Creedon told the commissioners that it is his understanding that Brockton has no plan to divert water from Monponsett Oct. 1.
Alex Mansfield, Ecology Program Director of the Jones River Watershed Association, said that the ponds need to be allowed to return to their natural flow to give them the opportunity to clean themselves.
Hayward asked O’Leary why, when she as a gardener has to watch her garden die, the people of Brockton have no water ban? Roy answered that she asked the Brockton Water Commissioners that same question and was told that “Brockton people like to have green grass.”
Calter said that with the lack of conservation on the part of Brockton, there may need to be new legislation to deal with the problem. “Rep. Cutler and I have read the law thoroughly and find it very clear.”
Collis told the group that for the past three years, the Monponsett Watershed Association, the Board of Selectmen and Board of Health for Halifax have been trying to find a resolution to the green water. Out of frustration dealing with the regulatory authority, the DEP, it has been only through the efforts of Calter and Cutler that we now have the legal vehicle to pursue solutions.

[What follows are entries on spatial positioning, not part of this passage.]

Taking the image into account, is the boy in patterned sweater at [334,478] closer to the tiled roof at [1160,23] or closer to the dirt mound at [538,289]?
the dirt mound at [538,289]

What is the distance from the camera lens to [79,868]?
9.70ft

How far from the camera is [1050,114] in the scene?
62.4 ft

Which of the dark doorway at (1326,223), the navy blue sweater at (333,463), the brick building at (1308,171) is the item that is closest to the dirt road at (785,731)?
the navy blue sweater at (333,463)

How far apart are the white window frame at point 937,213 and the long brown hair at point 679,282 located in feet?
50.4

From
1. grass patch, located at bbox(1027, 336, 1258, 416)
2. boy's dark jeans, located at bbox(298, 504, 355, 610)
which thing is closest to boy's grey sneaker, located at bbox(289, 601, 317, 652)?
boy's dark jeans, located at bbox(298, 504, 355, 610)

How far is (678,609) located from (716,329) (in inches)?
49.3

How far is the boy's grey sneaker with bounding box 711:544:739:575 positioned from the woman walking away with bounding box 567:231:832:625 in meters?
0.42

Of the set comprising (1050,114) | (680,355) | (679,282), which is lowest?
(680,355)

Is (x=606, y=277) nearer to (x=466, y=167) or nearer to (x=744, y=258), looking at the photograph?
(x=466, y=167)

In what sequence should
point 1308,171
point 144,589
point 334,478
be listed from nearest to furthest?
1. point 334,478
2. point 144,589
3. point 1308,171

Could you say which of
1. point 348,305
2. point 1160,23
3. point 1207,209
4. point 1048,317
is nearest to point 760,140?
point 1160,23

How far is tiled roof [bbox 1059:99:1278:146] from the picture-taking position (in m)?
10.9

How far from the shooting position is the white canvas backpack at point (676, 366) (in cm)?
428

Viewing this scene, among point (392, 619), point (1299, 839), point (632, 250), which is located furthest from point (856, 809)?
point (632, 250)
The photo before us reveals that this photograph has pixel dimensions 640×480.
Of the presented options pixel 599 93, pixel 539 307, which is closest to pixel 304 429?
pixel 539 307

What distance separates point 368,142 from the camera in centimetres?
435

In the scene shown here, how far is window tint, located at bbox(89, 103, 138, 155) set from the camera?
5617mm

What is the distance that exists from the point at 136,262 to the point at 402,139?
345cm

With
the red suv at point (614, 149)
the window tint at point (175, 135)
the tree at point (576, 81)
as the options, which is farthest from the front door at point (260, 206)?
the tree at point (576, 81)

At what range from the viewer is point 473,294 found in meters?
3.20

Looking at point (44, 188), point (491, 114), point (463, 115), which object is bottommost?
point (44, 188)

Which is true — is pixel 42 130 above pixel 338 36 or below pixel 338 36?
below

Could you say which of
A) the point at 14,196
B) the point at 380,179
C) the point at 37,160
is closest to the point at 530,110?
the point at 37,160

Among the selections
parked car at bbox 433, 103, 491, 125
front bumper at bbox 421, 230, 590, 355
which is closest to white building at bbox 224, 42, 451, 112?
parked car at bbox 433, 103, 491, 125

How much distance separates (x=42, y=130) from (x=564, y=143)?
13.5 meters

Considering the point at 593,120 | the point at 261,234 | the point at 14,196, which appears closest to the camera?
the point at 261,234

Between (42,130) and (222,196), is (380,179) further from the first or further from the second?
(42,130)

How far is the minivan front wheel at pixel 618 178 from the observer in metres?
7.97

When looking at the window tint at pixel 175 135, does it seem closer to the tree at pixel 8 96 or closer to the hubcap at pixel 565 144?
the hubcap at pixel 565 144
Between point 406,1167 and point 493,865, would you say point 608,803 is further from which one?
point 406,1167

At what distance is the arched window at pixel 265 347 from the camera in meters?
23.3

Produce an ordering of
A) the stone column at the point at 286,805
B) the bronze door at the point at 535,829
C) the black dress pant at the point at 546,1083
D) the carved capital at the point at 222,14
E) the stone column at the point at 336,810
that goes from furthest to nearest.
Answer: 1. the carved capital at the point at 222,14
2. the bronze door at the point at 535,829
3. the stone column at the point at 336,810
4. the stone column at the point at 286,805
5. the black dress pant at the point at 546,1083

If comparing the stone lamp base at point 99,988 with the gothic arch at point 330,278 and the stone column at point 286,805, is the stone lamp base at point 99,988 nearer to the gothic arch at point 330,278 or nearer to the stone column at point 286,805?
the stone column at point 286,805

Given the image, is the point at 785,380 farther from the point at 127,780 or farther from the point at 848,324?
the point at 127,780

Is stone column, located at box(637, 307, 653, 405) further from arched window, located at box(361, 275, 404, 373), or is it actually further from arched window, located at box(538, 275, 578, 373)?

Calter told Collis that they are petitioning Gov. Baker, and are in touch with the DEP, seeking to form a collaboration this week at the State House which will put in motion a solution to the problem.
O’Leary told the group of the conference which he attended, even though the Patrick administration withdrew funds for the commission, which dealt in part with the cyanobacteria problem. The lecturer spent some time with O’Leary, and told him that a big problem with reversing the water flow from a contaminated pond is dragging the problem from West Pond to East Pond and into Silver Lake itself. Brockton may well be poisoning its own water source.
DuBois told the group that she would encourage the Commission’s writing a letter of support to investigate Brockton’s entry into the MWRA water system, which goes as far as Stoughton now.
Brockton has clearly outgrown the present protocol of draining Monponsett ponds to quench its thirst.